§ Work instructions
Write out the lines from the line with "What distance from the camera" to the line with "15.8 metres" as a numbered list, including both of those lines and skipping any blank ones.

# Information given start

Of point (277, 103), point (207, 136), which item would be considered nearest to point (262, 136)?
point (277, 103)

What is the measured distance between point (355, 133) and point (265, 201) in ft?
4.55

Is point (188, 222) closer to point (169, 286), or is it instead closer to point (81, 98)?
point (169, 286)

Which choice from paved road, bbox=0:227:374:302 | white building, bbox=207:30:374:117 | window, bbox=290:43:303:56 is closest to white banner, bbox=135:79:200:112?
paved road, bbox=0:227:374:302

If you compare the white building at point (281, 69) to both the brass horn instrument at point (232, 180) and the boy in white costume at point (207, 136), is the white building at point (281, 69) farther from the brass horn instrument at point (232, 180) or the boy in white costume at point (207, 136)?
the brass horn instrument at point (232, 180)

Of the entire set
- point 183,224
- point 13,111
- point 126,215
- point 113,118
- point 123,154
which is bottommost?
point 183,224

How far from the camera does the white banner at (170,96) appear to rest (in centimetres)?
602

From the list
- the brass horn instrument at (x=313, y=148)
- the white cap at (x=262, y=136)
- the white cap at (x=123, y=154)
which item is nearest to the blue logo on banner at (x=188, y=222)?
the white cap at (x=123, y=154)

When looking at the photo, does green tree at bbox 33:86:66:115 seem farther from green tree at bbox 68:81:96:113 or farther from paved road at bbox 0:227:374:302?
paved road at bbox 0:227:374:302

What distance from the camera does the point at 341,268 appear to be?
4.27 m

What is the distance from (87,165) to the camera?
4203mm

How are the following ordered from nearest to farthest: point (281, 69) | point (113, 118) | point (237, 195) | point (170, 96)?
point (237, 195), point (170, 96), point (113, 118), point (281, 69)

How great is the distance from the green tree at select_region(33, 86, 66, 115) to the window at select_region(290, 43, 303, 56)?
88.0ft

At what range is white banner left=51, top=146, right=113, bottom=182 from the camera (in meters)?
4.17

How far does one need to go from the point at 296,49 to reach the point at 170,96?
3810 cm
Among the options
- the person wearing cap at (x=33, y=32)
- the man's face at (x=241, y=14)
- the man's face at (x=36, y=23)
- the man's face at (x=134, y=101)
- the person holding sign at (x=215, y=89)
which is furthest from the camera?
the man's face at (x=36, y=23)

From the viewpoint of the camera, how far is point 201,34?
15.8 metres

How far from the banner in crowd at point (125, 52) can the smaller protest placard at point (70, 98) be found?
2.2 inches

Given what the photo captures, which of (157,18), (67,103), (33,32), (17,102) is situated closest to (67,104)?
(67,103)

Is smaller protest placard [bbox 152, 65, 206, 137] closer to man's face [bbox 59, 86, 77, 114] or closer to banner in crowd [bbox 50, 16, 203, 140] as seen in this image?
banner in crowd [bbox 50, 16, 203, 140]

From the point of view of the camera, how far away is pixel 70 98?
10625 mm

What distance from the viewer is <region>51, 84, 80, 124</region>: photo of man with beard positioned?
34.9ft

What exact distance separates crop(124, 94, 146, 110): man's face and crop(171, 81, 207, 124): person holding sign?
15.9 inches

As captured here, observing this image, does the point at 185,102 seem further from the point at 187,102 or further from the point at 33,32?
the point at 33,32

# Information given end

§ Task solution
1. What distance from the camera does the point at 341,268 appear to be?
2. 4.27 m
3. What is the distance from (87,165) to the camera?
4. 4203mm
5. How are the following ordered from nearest to farthest: point (281, 69) | point (113, 118) | point (237, 195) | point (170, 96)?
6. point (237, 195), point (170, 96), point (113, 118), point (281, 69)
7. How great is the distance from the green tree at select_region(33, 86, 66, 115) to the window at select_region(290, 43, 303, 56)?
8. 88.0ft
9. At what range is white banner left=51, top=146, right=113, bottom=182 from the camera (in meters)?
10. 4.17
11. How far does one need to go from the point at 296,49 to reach the point at 170,96?
12. 3810 cm
13. Among the options
14. - the person wearing cap at (x=33, y=32)
15. - the man's face at (x=241, y=14)
16. - the man's face at (x=36, y=23)
17. - the man's face at (x=134, y=101)
18. - the person holding sign at (x=215, y=89)
19. which is furthest from the camera?
20. the man's face at (x=36, y=23)
21. From the viewpoint of the camera, how far is point 201,34?
22. 15.8 metres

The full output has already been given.